### Excerpt to read

________________

When all that done, my evening started by listening to Frank Turner (whom I have discussed my love for in a dedicated blog post) livestream whilst I ate dinner and washed up. I ended the evening by editing an upcoming blog post, or maybe it will have been released by the time you see this (I won’t tell you which post, no spoilers here).


And sooooooooooooooooo we hit Friday, after the usual wake up, coffee, breakfast and house pick up routine, I started my day with blogging tasks. This meant updating the views statistics and updating my brand-new landing page. I also requested some feedback on a possible publication date and promotion strategy for the blog post I’d edited the previous day. I then followed up on some work I was doing on my  Instagram earlier in the week by continuing to edit my captions to match up with the new strategy I am trying. I also took another photo for this blog post.

Then it was time to switch tack and focus on the job hunt. This, as usual, meant going through my flagged alerts and applying for relevant roles. It also meant replying to emails and making enquiries for those roles where I needed more information. I also photographed some extra documents needed for a specific job application and sent them over to the relevant person, as well as organising some documents ready for a meeting on Monday morning.

Of course, I also did the boring stuff like washing up, showering, paying my electricity bill (which is my only non-direct debit and therefore the only bill I have to REMEMBER to pay) and updating the  shopping order I had set up yesterday.


IT’S THE WEEKEND.  So of course I woke up late. I did SET a 9:30 alarm, but I switched it off since I don’t tend to sleep very well and figured I could do with catching up. That meant that I woke up a little before midday, I then completed some surveys on the survey apps I use for extra cash, before having my coffee and “breakfast” (can you call it breakfast if it’s after midday?). I then went through the house pick up routine, which included putting away the stuff I washed up last night. I then washed up the things from breakfast and cleaned the bathroom (something I do weekly) whilst I left the washing up to dry. Once the bathroom was clean and the washing up at least drier, I finished drying up and put everything away, before cleaning the kitchen (again a weekly occurrence) once everything was clear.

Then it was time for the email alert check for new jobs I could apply for, unfortunately there were no new applications I could make this time. I then threw myself into blog promotion on social media for a little while and started hunting for Christmas gift ideas (kind of important now it’s nearing the middle of November.

________________

### Entries

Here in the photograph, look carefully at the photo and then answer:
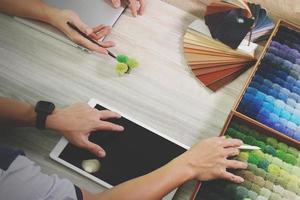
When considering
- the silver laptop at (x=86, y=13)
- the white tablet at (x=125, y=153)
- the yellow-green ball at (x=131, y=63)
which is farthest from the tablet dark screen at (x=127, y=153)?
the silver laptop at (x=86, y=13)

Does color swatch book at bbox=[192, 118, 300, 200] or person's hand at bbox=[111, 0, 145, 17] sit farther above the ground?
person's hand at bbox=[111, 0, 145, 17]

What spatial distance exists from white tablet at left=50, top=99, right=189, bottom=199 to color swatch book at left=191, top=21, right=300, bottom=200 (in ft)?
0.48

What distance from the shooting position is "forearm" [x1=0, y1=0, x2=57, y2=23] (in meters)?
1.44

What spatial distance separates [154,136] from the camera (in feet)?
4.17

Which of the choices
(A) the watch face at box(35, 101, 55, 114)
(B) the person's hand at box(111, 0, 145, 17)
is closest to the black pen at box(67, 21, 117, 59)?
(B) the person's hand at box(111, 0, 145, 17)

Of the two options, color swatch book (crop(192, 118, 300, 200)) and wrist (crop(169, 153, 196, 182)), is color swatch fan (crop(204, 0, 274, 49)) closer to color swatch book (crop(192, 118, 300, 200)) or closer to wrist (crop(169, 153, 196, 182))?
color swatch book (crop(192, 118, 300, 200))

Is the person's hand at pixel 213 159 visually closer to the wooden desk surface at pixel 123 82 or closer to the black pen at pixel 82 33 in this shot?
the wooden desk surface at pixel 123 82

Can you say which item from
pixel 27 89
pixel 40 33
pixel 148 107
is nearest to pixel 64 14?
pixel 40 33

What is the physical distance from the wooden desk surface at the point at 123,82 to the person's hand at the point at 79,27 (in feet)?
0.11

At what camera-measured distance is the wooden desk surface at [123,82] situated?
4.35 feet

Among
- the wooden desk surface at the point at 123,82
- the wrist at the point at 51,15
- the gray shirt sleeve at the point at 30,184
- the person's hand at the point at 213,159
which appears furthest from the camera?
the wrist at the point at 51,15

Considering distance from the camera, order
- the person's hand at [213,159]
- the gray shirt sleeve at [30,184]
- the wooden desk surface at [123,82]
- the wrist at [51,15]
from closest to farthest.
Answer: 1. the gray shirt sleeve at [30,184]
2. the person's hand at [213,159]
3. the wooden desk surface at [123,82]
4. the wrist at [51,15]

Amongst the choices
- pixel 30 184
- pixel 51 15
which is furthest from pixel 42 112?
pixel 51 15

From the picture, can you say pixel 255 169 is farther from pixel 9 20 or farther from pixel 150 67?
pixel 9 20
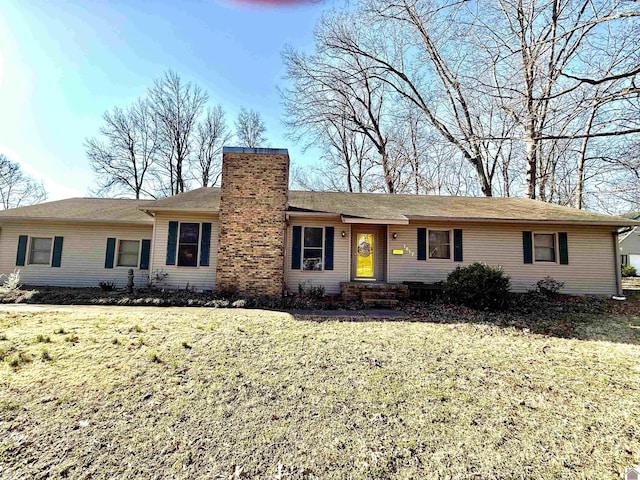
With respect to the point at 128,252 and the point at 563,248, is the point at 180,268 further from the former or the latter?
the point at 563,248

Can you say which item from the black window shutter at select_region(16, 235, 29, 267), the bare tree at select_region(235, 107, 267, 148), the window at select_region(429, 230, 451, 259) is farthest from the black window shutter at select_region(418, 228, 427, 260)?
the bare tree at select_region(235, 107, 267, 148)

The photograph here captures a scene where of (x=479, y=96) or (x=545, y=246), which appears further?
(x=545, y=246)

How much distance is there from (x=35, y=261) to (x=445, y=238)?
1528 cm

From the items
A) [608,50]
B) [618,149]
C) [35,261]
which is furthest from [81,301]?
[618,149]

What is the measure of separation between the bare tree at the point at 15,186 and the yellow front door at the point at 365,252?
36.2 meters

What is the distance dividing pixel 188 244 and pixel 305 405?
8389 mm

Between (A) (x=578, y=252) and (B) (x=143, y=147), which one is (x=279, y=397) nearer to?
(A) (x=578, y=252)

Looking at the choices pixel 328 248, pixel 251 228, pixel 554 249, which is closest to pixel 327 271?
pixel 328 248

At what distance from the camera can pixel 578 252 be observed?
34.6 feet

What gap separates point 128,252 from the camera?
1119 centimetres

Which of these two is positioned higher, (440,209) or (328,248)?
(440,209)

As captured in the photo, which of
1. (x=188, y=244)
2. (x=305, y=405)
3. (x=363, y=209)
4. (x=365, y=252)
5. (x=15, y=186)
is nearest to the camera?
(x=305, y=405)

________________

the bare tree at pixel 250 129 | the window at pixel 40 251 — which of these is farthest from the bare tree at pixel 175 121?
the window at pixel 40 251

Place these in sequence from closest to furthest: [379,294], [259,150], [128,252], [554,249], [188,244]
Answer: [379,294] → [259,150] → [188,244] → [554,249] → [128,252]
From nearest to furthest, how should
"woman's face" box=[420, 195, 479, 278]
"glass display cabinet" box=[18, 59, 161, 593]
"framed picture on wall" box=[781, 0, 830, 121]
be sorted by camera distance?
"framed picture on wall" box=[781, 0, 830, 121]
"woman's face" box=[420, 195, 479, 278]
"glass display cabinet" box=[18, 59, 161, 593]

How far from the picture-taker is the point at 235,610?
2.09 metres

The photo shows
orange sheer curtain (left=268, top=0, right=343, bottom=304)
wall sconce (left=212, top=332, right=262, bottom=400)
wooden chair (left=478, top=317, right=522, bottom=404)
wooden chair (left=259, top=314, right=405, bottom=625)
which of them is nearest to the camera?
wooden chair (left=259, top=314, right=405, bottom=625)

________________

### Written problem A
Answer these questions on the daily-routine blog excerpt:
(i) Whose livestream did the writer listen to while eating dinner and washing up?
(ii) Which bill is the only one the writer has to remember to pay, and why?
(iii) For what time did the writer set an alarm on the weekend morning?
### Written problem B
Write a continuation of the daily-routine blog excerpt, beginning after its last sentence.
The listing comes from a separate source, unrelated to the daily-routine blog excerpt.

### Task answer A
(i) Frank Turner's.
(ii) The electricity bill, because it is the writer's only bill not paid by direct debit.
(iii) 9:30.

### Task answer B
Anyone who knows me knows that Saturday night is fight night with the UFC event on every weekend, and this Saturday was no different. I ordered my (now near obligatory) takeaway and  worked on another upcoming blog post whilst I waited for it to arrive. Once that had arrived and been eaten I made my fight night caffeine (yes I said caffeine, these events finish at around 3am at the earliest) and sat down to enjoy the fights, but not before taking a picture for my Instagram and this blog post. I also made notes on the content for this blog post in between fights.


Post Fights Sunday  is always a little slower due to the late finish of the fights. I obviously started my day with breakfast and coffee and house pick up. Then I took the bins out and hoovered and polished (something I do fortnightly rather than weekly like the other cleaning, mostly because hoovering is a pain in the butt). Then it was back to job hunting and the cycle of checking my emails for job alerts and making applications for relevant roles. Then I moved onto blog tasks, which on this day included updating the views statistics and reading a post which was recommended by a fellow blogger. I also managed to finish writing that blog post I started whilst waiting for my fight night takeaway to arrive the previous night (a little advanced warning: that post turned into quite the essay!).

Once that post was finished it was time for dinner, doing the washing up and grabbing a shower before I settled down with a couple episodes of Mindhunter on Netflix and fell asleep on the couch (oops!).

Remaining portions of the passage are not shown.